## AUFGABENSTELLUNG
Fasse den Absatz des Ausgangstexts, der mit den Worten „Gaza ist ein Streichholzbriefchen“ beginnt, als kurze Stichpunktliste zusammen und behalte dabei seine wichtigsten Fakten bei.

## AUSGANGSTEXT

Trümmer-Träume aus dem Gazastreifen

von Friederike Felbeck

Düsseldorf, 29. Oktober 2014. Anwältin, Kinderärztin oder Schauspielerin wollten sie werden. Sie tragen noch einen Teddybär im Arm oder fürchten sich vor Prüfungen, die immer Schlag 12 Uhr beginnen. Aber ihre Schulen sind geschlossen, das Dach über dem Kopf ist ihnen weggesprengt und die besten Freunde und Verwandten von Bomben in Stücke gerissen, deren fleischliche Einzelteile in Plastiktüten gesammelt und ins Krankenhaus gebracht werden. Sie haben gesehen, was kein Mensch in ihrem Alter sehen sollte und gelernt, eine Phosphor-Bombe an ihrem typischen Klang zu erkennen.

gaza monologues2 280h c ashtar theatre uKleider, geteilt wie das Land: "Gaza Monologe"
© Ashtar Theatre
Alptraumhaft rot leuchtet die Bühne, die mit ein paar Holzstufen und von der Decke hängenden weißen Stoffbahnen sparsam eingerichtet ist. Vier junge Mädchen legen sich selbst die Hände zu einem Würgegriff um den Hals, ihre Gesichter verzerren sich, sie gehen zu Boden. Ein maskierter junger Mann, mit breitem Rücken und kampfbereit hochgezogenen Schultern tritt ihnen bedrohlich gegenüber und schlägt – pantomimisch – auf die Wehrlosen ein.

"Gaza ist ein Streichholzbriefchen... und wir sind seine Hölzchen", sagt Tamer Nijib, der als einziger zugleich Autor und Interpret seines eigenen Textes ist. Nur dem Umstand, dass er im Besitz eines italienischen Passes ist, verdankt der inzwischen 23jährige, dass er ausreisen durfte. Er ist einer der über dreißig jungen Menschen, die auf Initiative des Ashtar Theatres ihre eigenen Geschichten  aufgeschrieben und auf der Bühne als "Gaza-Monologe" erzählt haben. Heute gibt es eine nächste Generation von 14- bis 18-Jährigen, die – in arabischer und englischer Sprache – davon berichten, wie sich ihr Leben durch Besatzung und Bombardements verändert hat.

"Ohne das Theater wäre ich verrückt geworden"

Unter der künstlerischen Leitung von Iman Aoun ist so eine genau inszenierte Choreografie des Grauens und ein Panoptikum von Szenen der Gewalt entstanden, die das Leben von Jugendlichen in den palästinensischen Autonomiegebieten zur Zeit des ersten Gaza-Krieges 2008 schildern. Verfasst haben die Monologe betroffene Jugendliche selbst. Ihre Texte sind inzwischen um die Welt gegangen: Bereits 2010 wurde das Stück anlässlich des Internationalen Tags der Solidarität mit dem Palästinensischen Volk in New York vor der UN präsentiert.

## AUFGELISTETES MATERIAL
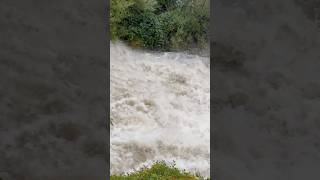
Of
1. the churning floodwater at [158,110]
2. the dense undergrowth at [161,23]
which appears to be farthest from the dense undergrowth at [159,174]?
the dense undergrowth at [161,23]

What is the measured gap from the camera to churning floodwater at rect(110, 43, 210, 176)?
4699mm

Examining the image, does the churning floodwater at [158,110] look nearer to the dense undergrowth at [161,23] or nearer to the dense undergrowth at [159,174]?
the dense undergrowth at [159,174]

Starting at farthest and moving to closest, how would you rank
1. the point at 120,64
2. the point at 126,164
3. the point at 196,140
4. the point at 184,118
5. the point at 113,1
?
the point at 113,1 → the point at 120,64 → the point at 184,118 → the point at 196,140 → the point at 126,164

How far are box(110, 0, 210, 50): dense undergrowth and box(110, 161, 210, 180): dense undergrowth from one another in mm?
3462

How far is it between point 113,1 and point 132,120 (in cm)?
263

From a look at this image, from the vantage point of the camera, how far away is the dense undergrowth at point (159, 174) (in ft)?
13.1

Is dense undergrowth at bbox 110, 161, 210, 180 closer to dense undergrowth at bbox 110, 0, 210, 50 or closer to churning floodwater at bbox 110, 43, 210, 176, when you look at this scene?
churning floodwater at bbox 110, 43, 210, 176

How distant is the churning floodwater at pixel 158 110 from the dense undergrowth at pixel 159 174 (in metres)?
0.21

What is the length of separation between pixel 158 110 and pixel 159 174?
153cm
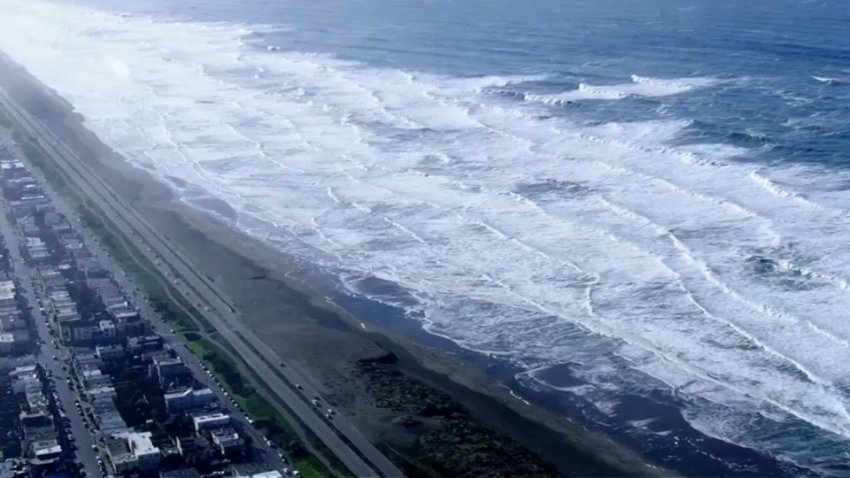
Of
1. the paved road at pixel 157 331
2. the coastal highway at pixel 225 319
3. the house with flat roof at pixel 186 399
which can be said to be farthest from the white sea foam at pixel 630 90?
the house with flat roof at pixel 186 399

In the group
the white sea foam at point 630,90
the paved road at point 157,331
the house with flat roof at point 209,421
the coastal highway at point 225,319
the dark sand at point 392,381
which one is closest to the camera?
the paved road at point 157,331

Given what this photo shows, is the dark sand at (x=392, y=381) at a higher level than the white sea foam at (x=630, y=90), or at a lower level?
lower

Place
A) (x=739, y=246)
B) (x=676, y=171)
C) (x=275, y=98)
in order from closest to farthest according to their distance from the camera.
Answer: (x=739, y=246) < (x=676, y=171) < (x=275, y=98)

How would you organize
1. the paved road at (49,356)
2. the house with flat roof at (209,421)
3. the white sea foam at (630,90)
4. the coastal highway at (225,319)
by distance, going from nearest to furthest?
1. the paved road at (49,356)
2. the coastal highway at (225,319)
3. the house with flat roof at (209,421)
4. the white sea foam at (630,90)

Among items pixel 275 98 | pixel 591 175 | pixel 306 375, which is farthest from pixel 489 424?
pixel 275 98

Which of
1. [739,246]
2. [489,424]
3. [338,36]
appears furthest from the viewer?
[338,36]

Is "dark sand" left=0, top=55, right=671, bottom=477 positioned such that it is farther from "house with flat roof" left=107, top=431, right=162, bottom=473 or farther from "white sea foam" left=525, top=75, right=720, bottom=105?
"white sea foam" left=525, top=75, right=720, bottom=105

## ERGEBNIS
- Tamer Nijib vergleicht Gaza mit einem Streichholzbriefchen und die Menschen mit dessen Hölzchen.
- Er ist als Einziger zugleich Autor und Interpret seines eigenen Textes.
- Der inzwischen 23-Jährige durfte nur ausreisen, weil er einen italienischen Pass besitzt.
- Er gehört zu den über dreißig jungen Menschen, die auf Initiative des Ashtar Theatres ihre Geschichten aufgeschrieben und auf der Bühne als „Gaza-Monologe“ erzählt haben.
- Heute berichtet eine nächste Generation von 14- bis 18-Jährigen auf Arabisch und Englisch, wie Besatzung und Bombardements ihr Leben verändert haben.